STATED EXERCISE 1
Reproduce the passage on Aczél's inequality verbatim, starting with "In this paper, we" and going on through "MSC:26D15, 26D10.".
STATED EXERCISE 2
Continue the passage on Aczél's inequality, picking up right after its last sentence.

PASSAGE GIVEN
Start
# Reversed version of a generalized Aczél’s inequality and its application

## Abstract

In this paper, we give a reversed version of a generalized Aczél’s inequality which is due to Wu and Debnath. As an application, an integral type of the reversed version of the Aczél-Vasić-Pečarić inequality is obtained.

MSC:26D15, 26D10.

## 1 Introduction

In 1956, Aczél  established the following inequality which is of wide application.

Theorem A If ${a}_{i}$, ${b}_{i}$ ($i=1,2,\dots ,n$) are positive numbers such that ${a}_{1}^{2}-{\sum }_{i=2}^{n}{a}_{i}^{2}>0$ or ${b}_{1}^{2}-{\sum }_{i=2}^{n}{b}_{i}^{2}>0$, then

$\left({a}_{1}^{2}-\sum _{i=2}^{n}{a}_{i}^{2}\right)\left({b}_{1}^{2}-\sum _{i=2}^{n}{b}_{i}^{2}\right)\le {\left({a}_{1}{b}_{1}-\sum _{i=2}^{n}{a}_{i}{b}_{i}\right)}^{2}.$
(1)

It is well known that Aczél’s inequality (1) plays an important role in the theory of functional equations in non-Euclidean geometry. Various refinements, generalizations and applications of inequality (1) have appeared in literature (see, e.g., ,  and the references therein).

One of the most important results in the works mentioned above is the exponential generalization of (1) asserted by Theorem B.
End
INFORMATION PROVIDED
Start
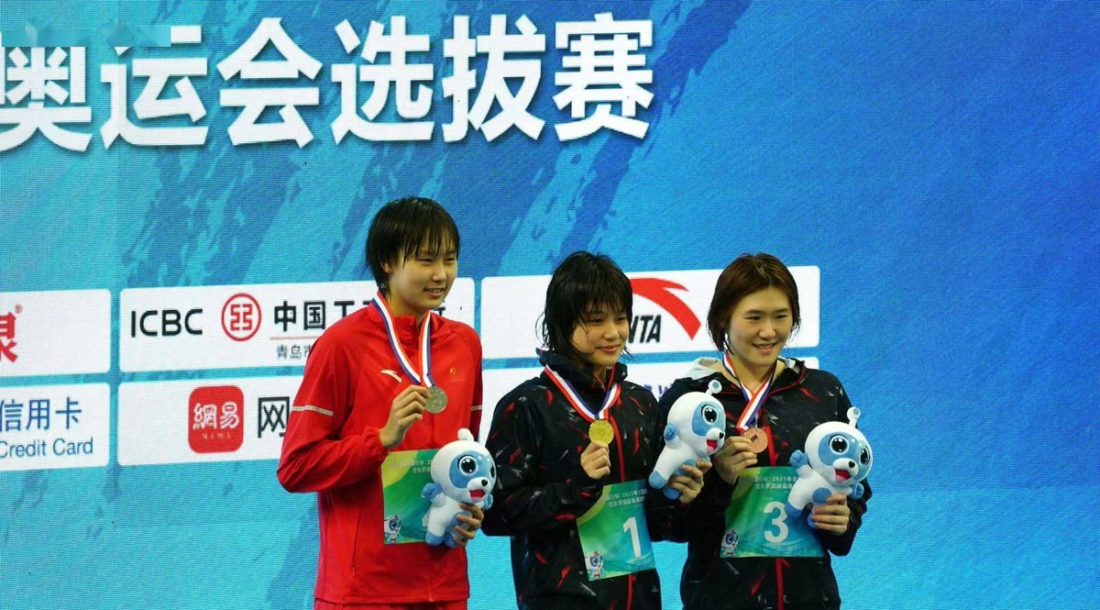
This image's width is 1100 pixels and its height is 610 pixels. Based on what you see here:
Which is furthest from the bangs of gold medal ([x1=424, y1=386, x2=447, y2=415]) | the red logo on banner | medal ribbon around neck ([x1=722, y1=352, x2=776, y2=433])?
the red logo on banner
End
TASK OUTPUT 1
In this paper, we give a reversed version of a generalized Aczél’s inequality which is due to Wu and Debnath. As an application, an integral type of the reversed version of the Aczél-Vasić-Pečarić inequality is obtained.

MSC:26D15, 26D10.

TASK OUTPUT 2
Theorem B Let p and q be real numbers such that $p,q\ne 0$ and $\frac{1}{p}+\frac{1}{q}=1$, and let ${a}_{i}$, ${b}_{i}$ ($i=1,2,\dots ,n$) be positive numbers such that ${a}_{1}^{p}-{\sum }_{i=2}^{n}{a}_{i}^{p}>0$ and ${b}_{1}^{q}-{\sum }_{i=2}^{n}{b}_{i}^{q}>0$. Then, for $p>1$, we have

${\left({a}_{1}^{p}-\sum _{i=2}^{n}{a}_{i}^{p}\right)}^{\frac{1}{p}}{\left({b}_{1}^{q}-\sum _{i=2}^{n}{b}_{i}^{q}\right)}^{\frac{1}{q}}\le {a}_{1}{b}_{1}-\sum _{i=2}^{n}{a}_{i}{b}_{i}.$
(2)

If $p<1$ ($p\ne 0$), we have the reverse inequality.

Remark 1.1 The case $p>1$ of Theorem B was proved by Popoviciu . The case $p<1$ was given in  by Vasić and Pečarić.

In another paper , Vasić and Pečarić presented the following extension of inequality (1).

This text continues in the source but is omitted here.